# Julatten python



## nathan ball (Nov 18, 2020)

Hello.
Ive bought 2 julatten pythons,male female.
I have been looking at my books and internet for breed specific info on them.
From what i know they are a sub species from a jungle python.
My question is are they the same as jungles (eg)summer winter temps.
breeding conditions.

Thankyou for reading.


----------



## Sdaji (Nov 19, 2020)

They're Jungles.

Incidentally, there has never been a snake breed in any species.

Jungle Carpets are themselves a subspecies, so it is impossible to have a subspecies of them (you can't have a subspecies of a subspecies, this is a non sequitur).

Julatten is just the name of a town. A Julatten Jungle is just a Jungle which is produced from animals originally caught from around Julatten, just like a Palmerston Jungle comes from Palmerston or an Atherton Jungle comes from Atherton, etc.


----------



## nick_75 (Nov 19, 2020)

Another example of the misunderstanding of the difference between scientific classification and geographic description of a specimen. 
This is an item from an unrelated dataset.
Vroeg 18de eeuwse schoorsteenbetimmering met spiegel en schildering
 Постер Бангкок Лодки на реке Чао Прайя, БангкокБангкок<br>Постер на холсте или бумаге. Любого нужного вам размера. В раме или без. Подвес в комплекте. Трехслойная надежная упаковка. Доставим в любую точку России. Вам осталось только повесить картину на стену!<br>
There is a Recommended Reading thread here a while ago. Maybe literature of a scientific nature could be added to that list? It may be ignored by most, but I'm sure that a part of the population on this forum would find the subject matter interesting or of benefit. https://www.aussiepythons.com/forum/threads/recommended-reading.212528/

Stuart/Rob, could we give this thread a more prominent location?


----------



## nathan ball (Dec 28, 2020)

Hello all.

I have got a pair of julatten pythons.
I tried to fill out my record book but cant find the species code for them.
Is it classed as a jungle or jungle/top end python.


----------



## Herpetology (Dec 28, 2020)

jungle python is the species (unless it’s a X)

Julatten is the locale


----------